Well, We Can’t Let Just Anyone on the KC TIF Commission, Now Can We?
I am definitely with Kansas City Mayor Mark Funkhouser on this one. The Star has the story here. The dispute over whether an artist and entrepreneur in Kansas City is “qualified” to sit on the city’s “prestigious” (said sarcastically) tax increment financing (TIF) commission is absurd. Apparently, the fact that the artist currently known as Stretch didn’t know every government acronym off the top of his head is some sort of disqualification:
[City Councilwoman Jan] Marcason said she had to explain to him that the terms MBE and WBE meant “minority business enterprise” and “ women’s business enterprise” and that the city set goals for each in awarding public contracts.
I guess he would have been a terrible bureaucrat during the New Deal. It is also apparently being held against Stretch that he understands the economic laws of labor and prices, and is, incomprehensibly, not 100-percent committed to having the government determine the price of labor:
Marcason said she also was unsure of Stretch’s commitment to contractors paying “prevailing wages,” which means the standard pay and benefits to laborers in the largest city of a county.
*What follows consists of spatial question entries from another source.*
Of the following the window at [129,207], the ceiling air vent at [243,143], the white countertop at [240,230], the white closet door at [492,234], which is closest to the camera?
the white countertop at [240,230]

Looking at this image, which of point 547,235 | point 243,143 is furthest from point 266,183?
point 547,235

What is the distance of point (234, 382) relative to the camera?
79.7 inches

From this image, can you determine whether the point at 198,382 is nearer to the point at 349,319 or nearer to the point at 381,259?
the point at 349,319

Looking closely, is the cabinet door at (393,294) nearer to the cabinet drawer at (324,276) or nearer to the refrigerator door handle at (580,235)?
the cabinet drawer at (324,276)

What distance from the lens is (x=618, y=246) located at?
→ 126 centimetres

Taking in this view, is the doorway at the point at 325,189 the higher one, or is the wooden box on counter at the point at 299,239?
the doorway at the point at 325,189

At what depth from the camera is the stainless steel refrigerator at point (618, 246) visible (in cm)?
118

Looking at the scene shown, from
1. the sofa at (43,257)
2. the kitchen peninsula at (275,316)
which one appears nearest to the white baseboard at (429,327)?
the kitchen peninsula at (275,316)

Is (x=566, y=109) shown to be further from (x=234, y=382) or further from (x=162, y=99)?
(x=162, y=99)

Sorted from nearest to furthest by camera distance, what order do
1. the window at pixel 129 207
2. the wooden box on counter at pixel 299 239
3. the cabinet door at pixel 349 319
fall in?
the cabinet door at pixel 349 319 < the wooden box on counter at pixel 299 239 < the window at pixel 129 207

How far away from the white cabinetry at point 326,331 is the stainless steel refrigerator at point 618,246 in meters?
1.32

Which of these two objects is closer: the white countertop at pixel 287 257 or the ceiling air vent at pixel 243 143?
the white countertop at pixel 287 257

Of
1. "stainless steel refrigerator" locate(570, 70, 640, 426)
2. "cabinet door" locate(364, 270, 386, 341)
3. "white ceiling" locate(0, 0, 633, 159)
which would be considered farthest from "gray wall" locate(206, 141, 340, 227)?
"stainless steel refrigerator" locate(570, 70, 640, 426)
Oh, the horror! The last thing the TIF Commission should possibly have is one person looking out for taxpayer value. God forbid that government funds don’t get properly spent placating every interest group in town.
The business community is also unhappy that someone might not plan on going along with the tax incentive gravy train:
Some in the business community say the Stretch and Lindsay nominations continue a pattern of replacing experienced board members on development agencies wholesale with newcomers who at best are unfamiliar with incentive programs and at worst, hostile.
Stretch may or may not have known what MBE and WBE meant, but I wonder whether those opposed to his appointment have any idea what “regulatory capture” means. Commissions like this desperately need independent voices like his.